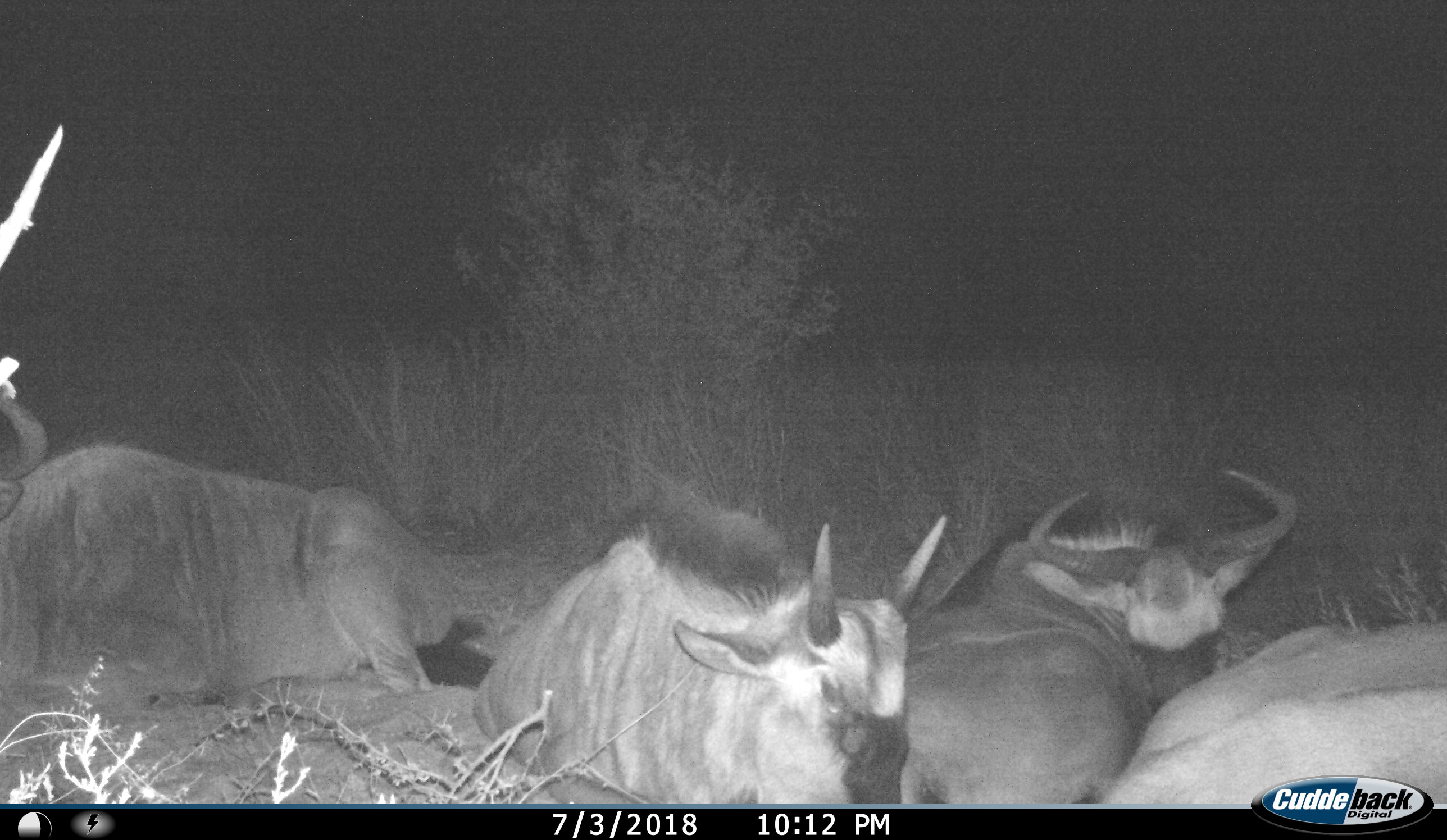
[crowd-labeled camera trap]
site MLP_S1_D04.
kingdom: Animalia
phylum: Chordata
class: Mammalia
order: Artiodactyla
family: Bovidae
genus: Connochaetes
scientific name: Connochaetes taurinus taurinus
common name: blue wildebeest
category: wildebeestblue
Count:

++++++++++

__TASK PROMPT__: All lines from the one containing "genus: Connochaetes" through the final line of the records above are to be set down exactly, and no other line is to appear.

__ANSWER__:
genus: Connochaetes
scientific name: Connochaetes taurinus taurinus
common name: blue wildebeest
category: wildebeestblue
Count:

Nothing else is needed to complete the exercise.